[A run of records]
● ● ● ● ● ● ●

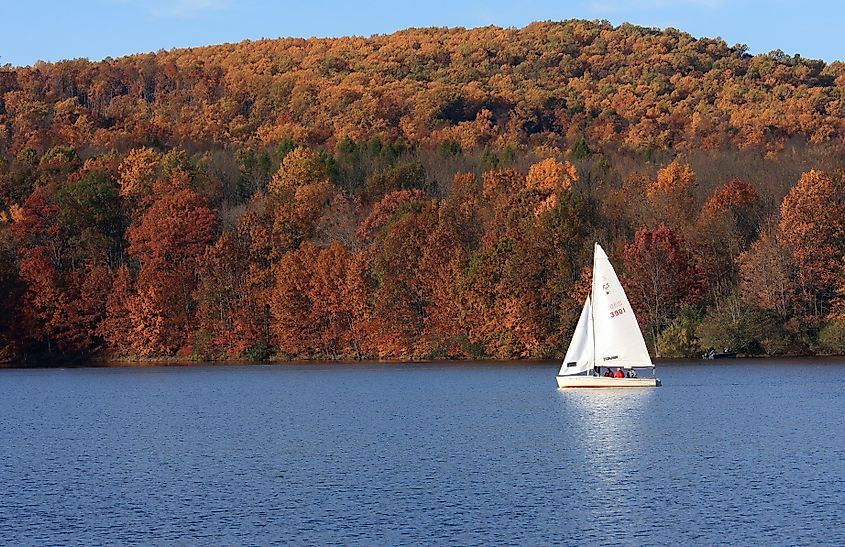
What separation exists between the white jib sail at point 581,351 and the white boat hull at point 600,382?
0.67m

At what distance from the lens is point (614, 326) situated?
68.1 metres

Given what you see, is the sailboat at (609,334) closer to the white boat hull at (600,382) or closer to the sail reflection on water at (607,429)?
the white boat hull at (600,382)

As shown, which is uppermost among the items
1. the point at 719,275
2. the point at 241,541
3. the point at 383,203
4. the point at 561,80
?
the point at 561,80

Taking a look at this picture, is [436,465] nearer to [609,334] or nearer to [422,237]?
[609,334]

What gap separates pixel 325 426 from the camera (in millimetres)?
55156

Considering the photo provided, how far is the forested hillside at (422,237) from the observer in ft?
323

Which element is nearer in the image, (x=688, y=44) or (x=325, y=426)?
(x=325, y=426)

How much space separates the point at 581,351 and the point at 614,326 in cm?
227

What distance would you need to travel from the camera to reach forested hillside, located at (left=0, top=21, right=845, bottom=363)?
323 ft

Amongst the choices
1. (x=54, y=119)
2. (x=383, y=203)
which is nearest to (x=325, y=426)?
(x=383, y=203)

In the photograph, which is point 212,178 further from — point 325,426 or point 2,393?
point 325,426

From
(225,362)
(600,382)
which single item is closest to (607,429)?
(600,382)

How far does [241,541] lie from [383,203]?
283 feet

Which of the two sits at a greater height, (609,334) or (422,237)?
(422,237)
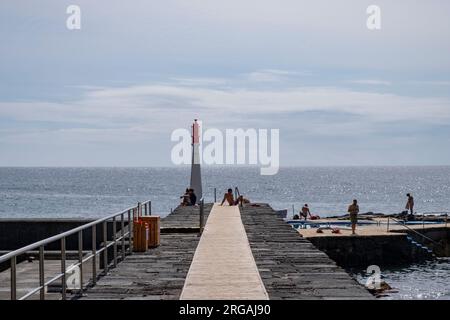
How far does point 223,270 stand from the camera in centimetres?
1338

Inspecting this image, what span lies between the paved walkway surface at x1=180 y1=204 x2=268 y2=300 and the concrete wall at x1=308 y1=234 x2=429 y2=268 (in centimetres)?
1445

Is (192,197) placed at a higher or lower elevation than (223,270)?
higher

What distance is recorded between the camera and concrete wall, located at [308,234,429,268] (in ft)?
115

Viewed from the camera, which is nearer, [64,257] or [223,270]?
[64,257]

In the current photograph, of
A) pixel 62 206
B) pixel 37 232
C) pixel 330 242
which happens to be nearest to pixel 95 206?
pixel 62 206

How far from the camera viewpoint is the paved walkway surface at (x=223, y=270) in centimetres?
1112

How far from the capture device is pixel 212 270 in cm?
1344

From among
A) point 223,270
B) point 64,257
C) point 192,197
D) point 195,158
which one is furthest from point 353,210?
point 64,257

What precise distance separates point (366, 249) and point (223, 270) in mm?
23486

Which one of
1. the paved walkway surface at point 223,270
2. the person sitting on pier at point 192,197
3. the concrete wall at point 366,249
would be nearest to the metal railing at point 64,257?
the paved walkway surface at point 223,270

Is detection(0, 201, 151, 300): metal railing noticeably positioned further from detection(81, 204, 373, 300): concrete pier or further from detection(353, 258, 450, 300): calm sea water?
detection(353, 258, 450, 300): calm sea water

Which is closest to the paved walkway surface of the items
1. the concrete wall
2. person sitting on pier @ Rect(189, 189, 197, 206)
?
person sitting on pier @ Rect(189, 189, 197, 206)

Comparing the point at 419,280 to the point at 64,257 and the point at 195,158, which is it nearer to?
the point at 195,158
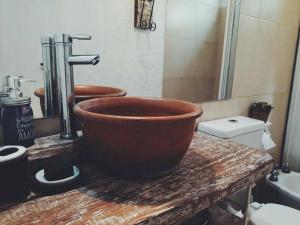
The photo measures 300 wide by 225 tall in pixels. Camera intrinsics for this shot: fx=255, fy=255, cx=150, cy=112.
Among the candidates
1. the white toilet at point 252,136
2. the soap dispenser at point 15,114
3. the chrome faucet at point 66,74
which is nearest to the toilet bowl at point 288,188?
the white toilet at point 252,136

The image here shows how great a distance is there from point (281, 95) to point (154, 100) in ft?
4.25

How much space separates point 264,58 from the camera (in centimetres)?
142

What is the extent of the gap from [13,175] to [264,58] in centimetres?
138

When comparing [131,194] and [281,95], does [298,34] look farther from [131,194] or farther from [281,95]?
[131,194]

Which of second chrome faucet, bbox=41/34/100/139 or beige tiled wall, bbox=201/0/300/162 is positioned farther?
beige tiled wall, bbox=201/0/300/162

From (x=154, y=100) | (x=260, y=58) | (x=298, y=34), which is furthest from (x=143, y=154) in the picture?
(x=298, y=34)

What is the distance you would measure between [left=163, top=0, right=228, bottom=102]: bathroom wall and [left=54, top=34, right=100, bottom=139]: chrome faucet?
0.42 meters

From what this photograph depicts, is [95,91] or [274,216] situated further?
[274,216]

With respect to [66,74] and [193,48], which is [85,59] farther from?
[193,48]

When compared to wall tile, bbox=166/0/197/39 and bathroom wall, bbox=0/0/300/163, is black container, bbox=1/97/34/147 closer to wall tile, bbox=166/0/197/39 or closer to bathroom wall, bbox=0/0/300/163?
bathroom wall, bbox=0/0/300/163

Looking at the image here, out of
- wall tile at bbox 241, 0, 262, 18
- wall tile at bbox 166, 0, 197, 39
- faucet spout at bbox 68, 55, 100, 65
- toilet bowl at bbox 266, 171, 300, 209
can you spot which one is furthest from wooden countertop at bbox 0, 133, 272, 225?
toilet bowl at bbox 266, 171, 300, 209

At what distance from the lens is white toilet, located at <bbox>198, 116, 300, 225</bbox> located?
1.06 metres

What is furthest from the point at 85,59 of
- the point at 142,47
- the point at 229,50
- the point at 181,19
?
the point at 229,50

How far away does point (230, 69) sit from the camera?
1261 millimetres
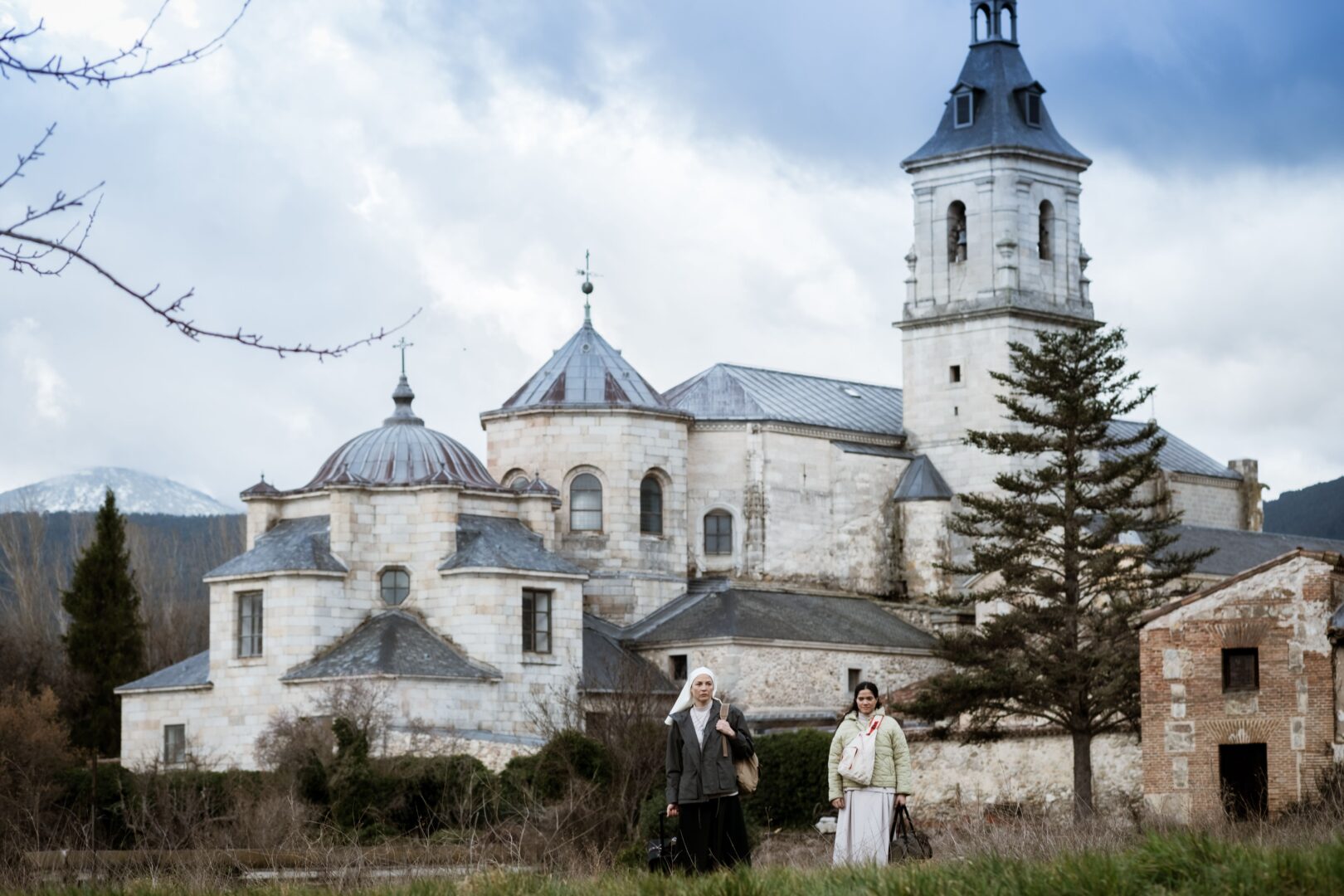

● ● ● ● ● ● ●

- [Directions for this task]:
Render every line of all the records as a JSON list of strings, one string per line, and leave out the blank lines. Omit the pictures from the list.

- [Full response]:
[
  "What separation exists between the white jib sail at point 581,351 and the white boat hull at point 600,382?",
  "0.67m",
  "At what distance from the lens is point (614, 326) situated?",
  "68.1 metres",
  "Given what you see, is the sailboat at (609,334) closer to the white boat hull at (600,382) or closer to the sail reflection on water at (607,429)?",
  "the white boat hull at (600,382)",
  "As shown, which is uppermost among the items",
  "1. the point at 719,275",
  "2. the point at 241,541",
  "3. the point at 383,203",
  "4. the point at 561,80",
  "?",
  "the point at 561,80",
  "Taking a look at this picture, is [436,465] nearer to [609,334] or nearer to [422,237]?",
  "[609,334]",
  "What gap separates pixel 325 426 from the camera (in millimetres)?",
  "55156",
  "Considering the photo provided, how far is the forested hillside at (422,237) from the observer in ft?",
  "323",
  "Which element is nearer in the image, (x=688, y=44) or (x=325, y=426)?",
  "(x=325, y=426)",
  "How much space separates the point at 581,351 and the point at 614,326 in cm?",
  "227",
  "What distance would you need to travel from the camera to reach forested hillside, located at (left=0, top=21, right=845, bottom=363)?",
  "323 ft",
  "Amongst the choices",
  "1. (x=54, y=119)",
  "2. (x=383, y=203)",
  "which is nearest to (x=325, y=426)?",
  "(x=383, y=203)",
  "In the photograph, which is point 212,178 further from — point 325,426 or point 2,393?",
  "point 325,426",
  "From",
  "(225,362)",
  "(600,382)",
  "which single item is closest to (607,429)?",
  "(600,382)",
  "How far does [241,541] lie from [383,203]?",
  "283 feet",
  "Which of the two sits at a greater height, (609,334) or (422,237)?",
  "(422,237)",
  "How far does point 223,270 stand from the camera in centimetres?",
  "1338",
  "Inspecting this image, what span lies between the paved walkway surface at x1=180 y1=204 x2=268 y2=300 and the concrete wall at x1=308 y1=234 x2=429 y2=268 (in centimetres)?",
  "1445",
  "Is (192,197) placed at a higher or lower elevation than (223,270)?",
  "higher",
  "What distance is recorded between the camera and concrete wall, located at [308,234,429,268] (in ft)?",
  "115",
  "Viewed from the camera, which is nearer, [64,257] or [223,270]?",
  "[64,257]",
  "In the current photograph, of",
  "A) pixel 62 206",
  "B) pixel 37 232",
  "C) pixel 330 242",
  "which happens to be nearest to pixel 95 206?",
  "pixel 62 206",
  "How far from the camera viewpoint is the paved walkway surface at (x=223, y=270) in centimetres?",
  "1112",
  "How far from the capture device is pixel 212 270 in cm?",
  "1344",
  "From among",
  "A) point 223,270",
  "B) point 64,257",
  "C) point 192,197",
  "D) point 195,158",
  "which one is furthest from point 353,210?",
  "point 64,257",
  "What precise distance separates point (366, 249) and point (223, 270) in mm?",
  "23486",
  "Which one of",
  "1. the paved walkway surface at point 223,270",
  "2. the person sitting on pier at point 192,197",
  "3. the concrete wall at point 366,249",
  "would be nearest to the metal railing at point 64,257?",
  "the paved walkway surface at point 223,270",
  "Is detection(0, 201, 151, 300): metal railing noticeably positioned further from detection(81, 204, 373, 300): concrete pier or further from detection(353, 258, 450, 300): calm sea water?",
  "detection(353, 258, 450, 300): calm sea water",
  "Which is closest to the paved walkway surface of the items",
  "1. the concrete wall",
  "2. person sitting on pier @ Rect(189, 189, 197, 206)",
  "?",
  "person sitting on pier @ Rect(189, 189, 197, 206)",
  "Comparing the point at 419,280 to the point at 64,257 and the point at 195,158, which is it nearer to?",
  "the point at 195,158",
  "The photo measures 300 wide by 225 tall in pixels. Camera intrinsics for this shot: fx=255, fy=255, cx=150, cy=112.",
  "Among the candidates",
  "1. the white toilet at point 252,136",
  "2. the soap dispenser at point 15,114",
  "3. the chrome faucet at point 66,74",
  "which is nearest to the toilet bowl at point 288,188?",
  "the white toilet at point 252,136",
  "The image here shows how great a distance is there from point (281, 95) to point (154, 100) in ft?",
  "4.25",
  "How much space separates point 264,58 from the camera (in centimetres)?",
  "142",
  "What is the extent of the gap from [13,175] to [264,58] in centimetres?",
  "138",
  "When comparing [131,194] and [281,95], does [298,34] look farther from [131,194] or farther from [281,95]?",
  "[131,194]",
  "Which of second chrome faucet, bbox=41/34/100/139 or beige tiled wall, bbox=201/0/300/162 is positioned farther?",
  "beige tiled wall, bbox=201/0/300/162",
  "From (x=154, y=100) | (x=260, y=58) | (x=298, y=34), which is furthest from (x=143, y=154) in the picture?",
  "(x=298, y=34)",
  "What is the distance you would measure between [left=163, top=0, right=228, bottom=102]: bathroom wall and [left=54, top=34, right=100, bottom=139]: chrome faucet?",
  "0.42 meters",
  "From what this photograph depicts, is [95,91] or [274,216] situated further?",
  "[274,216]",
  "With respect to [66,74] and [193,48], which is [85,59] farther from?",
  "[193,48]",
  "When compared to wall tile, bbox=166/0/197/39 and bathroom wall, bbox=0/0/300/163, is black container, bbox=1/97/34/147 closer to wall tile, bbox=166/0/197/39 or closer to bathroom wall, bbox=0/0/300/163?",
  "bathroom wall, bbox=0/0/300/163",
  "Looking at the image here, out of",
  "- wall tile at bbox 241, 0, 262, 18",
  "- wall tile at bbox 166, 0, 197, 39",
  "- faucet spout at bbox 68, 55, 100, 65",
  "- toilet bowl at bbox 266, 171, 300, 209",
  "can you spot which one is furthest from wooden countertop at bbox 0, 133, 272, 225?",
  "toilet bowl at bbox 266, 171, 300, 209",
  "At what distance from the lens is white toilet, located at <bbox>198, 116, 300, 225</bbox> located?",
  "1.06 metres",
  "What is furthest from the point at 85,59 of",
  "- the point at 142,47",
  "- the point at 229,50",
  "- the point at 181,19",
  "?",
  "the point at 229,50",
  "How far away does point (230, 69) sit from the camera?",
  "1261 millimetres"
]